Richard Eisenberg is an Assistant Professor of Computer Science at Bryn Mawr College. He started at Bryn Mawr, an all-women undergraduate liberal arts college, in 2016 after graduating from Penn with his PhD. His advisor at Penn was Stephanie Weirich. Richard’s research area is in functional programming languages and dependent type systems; he is a core designer and implementor of the programming language Haskell. Before starting his PhD, Richard taught high school computer science in Massachusetts and London.


Franjo Ivančić is a Staff Software Engineer at Google in New York focusing on application security, program analysis and software development productivity tools. I am also an Adjunct Assistant Professor in Computer Science at Columbia University in New York. Prior to joining Google, I was a Senior Researcher at NEC Labs in the Systems Analysis and Verification group in Princeton, NJ. At NEC, I developed a number of static and dynamic program analysis tools based on model checking, abstract interpretation and symbolic execution. Before that, I received a Ph.D. in Computer and Information Science from the University of Pennsylvania in Philadelphia, PA. My dissertation research focused on the modeling and verification of embedded and hybrid systems. Earlier, I received a diploma (Dipl.-Inform.) degree from the Rheinische Friedrich-Wilhelms-University in Bonn, Germany, for my research performed at the Fraunhofer Institute in St. Augustin, Germany. My research there focused on Fuzzy Pattern Recognition, Handwriting Recognition and Machine Learning. Before coming to Bonn I went to high school at Quirinus-Gymnasiumin my hometown of Neuss, Germany, although I am of Croatian descent.

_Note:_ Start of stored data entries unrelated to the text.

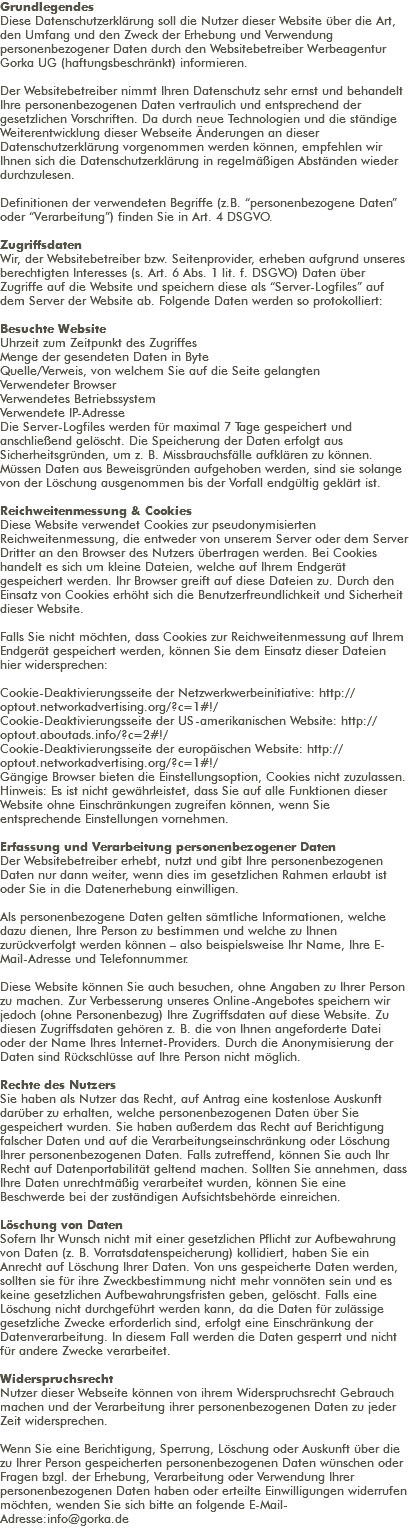 **Grundlegendes**
Diese Datenschutzerklärung soll die Nutzer dieser Website über die Art, den Umfang und den Zweck der Erhebung und Verwendung personenbezogener Daten durch den Websitebetreiber Werbeagentur Gorka UG (haftungsbeschränkt) informieren.

Der Websitebetreiber nimmt Ihren Datenschutz sehr ernst und behandelt Ihre personenbezogenen Daten vertraulich und entsprechend der gesetzlichen Vorschriften. Da durch neue Technologien und die ständige Weiterentwicklung dieser Webseite Änderungen an dieser Datenschutzerklärung vorgenommen werden können, empfehlen wir Ihnen sich die Datenschutzerklärung in regelmäßigen Abständen wieder durchzulesen.

Definitionen der verwendeten Begriffe (z.B. "personenbezogene Daten" oder "Verarbeitung") finden Sie in Art. 4 DSGVO.

**Zugriffsdaten**
Wir, der Websitebetreiber bzw. Seitenprovider, erheben aufgrund unseres berechtigten Interesses (s. Art. 6 Abs. 1 lit. f. DSGVO) Daten über Zugriffe auf die Website und speichern diese als "Server-Logfiles" auf dem Server der Website ab. Folgende Daten werden so protokolliert:

**Besuchte Website**
Uhrzeit zum Zeitpunkt des Zugriffes
Menge der gesendeten Daten in Byte
Quelle/Verweis, von welchem Sie auf die Seite gelangten
Verwendeter Browser
Verwendetes Betriebssystem
Verwendete IP-Adresse
Die Server-Logfiles werden für maximal 7 Tage gespeichert und anschließend gelöscht. Die Speicherung der Daten erfolgt aus Sicherheitsgründen, um z. B. Missbrauchsfälle aufklären zu können. Müssen Daten aus Beweisgründen aufgehoben werden, sind sie solange von der Löschung ausgenommen bis der Vorfall endgültig geklärt ist.

**Reichweitenmessung & Cookies**
Diese Website verwendet Cookies zur pseudonymisierten Reichweitenmessung, die entweder von unserem Server oder dem Server Dritter an den Browser des Nutzers übertragen werden. Bei Cookies handelt es sich um kleine Dateien, welche auf Ihrem Endgerät gespeichert werden. Ihr Browser greift auf diese Dateien zu. Durch den Einsatz von Cookies erhöht sich die Benutzerfreundlichkeit und Sicherheit dieser Website.

Falls Sie nicht möchten, dass Cookies zur Reichweitenmessung auf Ihrem Endgerät gespeichert werden, können Sie dem Einsatz dieser Dateien hier widersprechen:

Cookie-Deaktivierungsseite der Netzwerkwerbeinitiative: http://optout.networkadvertising.org/?c=1#!/
Cookie-Deaktivierungsseite der US-amerikanischen Website: http://optout.aboutads.info/?c=2#!/
Cookie-Deaktivierungsseite der europäischen Website: http://optout.networkadvertising.org/?c=1#!/
Gängige Browser bieten die Einstellungsoption, Cookies nicht zuzulassen. Hinweis: Es ist nicht gewährleistet, dass Sie auf alle Funktionen dieser Website ohne Einschränkungen zugreifen können, wenn Sie entsprechende Einstellungen vornehmen.

**Erfassung und Verarbeitung personenbezogener Daten**
Der Websitebetreiber erhebt, nutzt und gibt Ihre personenbezogenen Daten nur dann weiter, wenn dies im gesetzlichen Rahmen erlaubt ist oder Sie in die Datenerhebung einwilligen.

Als personenbezogene Daten gelten sämtliche Informationen, welche dazu dienen, Ihre Person zu bestimmen und welche zu Ihnen zurückverfolgt werden können – also beispielsweise Ihr Name, Ihre E-Mail-Adresse und Telefonnummer.

Diese Website können Sie auch besuchen, ohne Angaben zu Ihrer Person zu machen. Zur Verbesserung unseres Online-Angebotes speichern wir jedoch (ohne Personenbezug) Ihre Zugriffsdaten auf diese Website. Zu diesen Zugriffsdaten gehören z. B. die von Ihnen angeforderte Datei oder der Name Ihres Internet-Providers. Durch die Anonymisierung der Daten sind Rückschlüsse auf Ihre Person nicht möglich.

**Rechte des Nutzers**
Sie haben als Nutzer das Recht, auf Antrag eine kostenlose Auskunft darüber zu erhalten, welche personenbezogenen Daten über Sie gespeichert wurden. Sie haben außerdem das Recht auf Berichtigung falscher Daten und auf die Verarbeitungseinschränkung oder Löschung Ihrer personenbezogenen Daten. Falls zutreffend, können Sie auch Ihr Recht auf Datenportabilität geltend machen. Sollten Sie annehmen, dass Ihre Daten unrechtmäßig verarbeitet wurden, können Sie eine Beschwerde bei der zuständigen Aufsichtsbehörde einreichen.

**Löschung von Daten**
Sofern Ihr Wunsch nicht mit einer gesetzlichen Pflicht zur Aufbewahrung von Daten (z. B. Vorratsdatenspeicherung) kollidiert, haben Sie ein Anrecht auf Löschung Ihrer Daten. Von uns gespeicherte Daten werden, sollten sie für ihre Zweckbestimmung nicht mehr vonnöten sein und es keine gesetzlichen Aufbewahrungsfristen geben, gelöscht. Falls eine Löschung nicht durchgeführt werden kann, da die Daten für zulässige gesetzliche Zwecke erforderlich sind, erfolgt eine Einschränkung der Datenverarbeitung. In diesem Fall werden die Daten gesperrt und nicht für andere Zwecke verarbeitet.

**Widerspruchsrecht**
Nutzer dieser Webseite können von ihrem Widerspruchsrecht Gebrauch machen und der Verarbeitung ihrer personenbezogenen Daten zu jeder Zeit widersprechen.

Wenn Sie eine Berichtigung, Sperrung, Löschung oder Auskunft über die zu Ihrer Person gespeicherten personenbezogenen Daten wünschen oder Fragen bzgl. der Erhebung, Verarbeitung oder Verwendung Ihrer personenbezogenen Daten haben oder erteilte Einwilligungen widerrufen möchten, wenden Sie sich bitte an folgende E-Mail-Adresse:info@gorka.de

Jon Moore is the Chief Software Architect at Comcast Cable, where he focuses on delivering a core set of scalable, performant, robust software components for the company’s varied software product development groups. He specializes in the “art of the possible,” finding ways to coordinate working solutions for complex problems and deliver them on time (even in large enterprises). Jon is equally comfortable leading and managing teams and personally writing production-ready code.

Jon has a passion for software engineering, continuously learning and then teaching colleagues new ways to deliver working, maintainable software with ever-higher quality and ever-shorter delivery times.  His current interests include distributed systems, fault tolerance, building healthy and engaging engineering cultures, and Texas Hold’em.  Jon received his Ph.D. in Computer and Information Science from the University of Pennsylvania and currently resides in West Philadelphia, although he was neither born there nor raised there and does not spend most of his days on playgrounds.


Santosh Nagarakatte is an Associate Professor of Computer Science at Rutgers University. He obtained his PhD from the University of Pennsylvania in 2012. His research interests are in Hardware-Software Interfaces spanning Programming Languages, Compilers, Software Engineering, and Computer Architecture. His papers have been selected as IEEE MICRO TOP Picks papers of computer architecture conferences in 2010 and 2013. He received the NSF CAREER Award in 2015, ACM SIGPLAN PLDI 2015 Distinguished Paper Award, and ACM SIGSOFT ICSE 2016 Distinguished Paper Award for his research on LLVM compiler verification. His papers have also been selected as the 2016 SIGPLAN Research Highlights Paper and 2018 Communication of the ACM Research Highlights Paper. His PhD student David Menendez’s dissertation was awarded the John C Reynolds ACM SIGPLAN Outstanding Dissertation Award in 2018.


Jonathan M. Smith is currently a Program Manager in the Information Innovation Office (I2O) at the Defense Advanced Projects Research Agency (DARPA) on leave from the University of Pennsylvania, where he holds the Olga and Alberico Pompa Professorship of Engineering and Applied Science and is a Professor of Computer and Information Science. He was previously a Member of Technical Staff at Bell Telephone Laboratories and Bell Communications Research, joining Penn in 1989 after receiving his Ph.D. from Columbia University. He previously served as a Program Manager at DARPA in 2004-2006, and was awarded the Office of the Secretary of Defense Medal for Exceptional Public Service in 2006. He became an IEEE Fellow in 2001.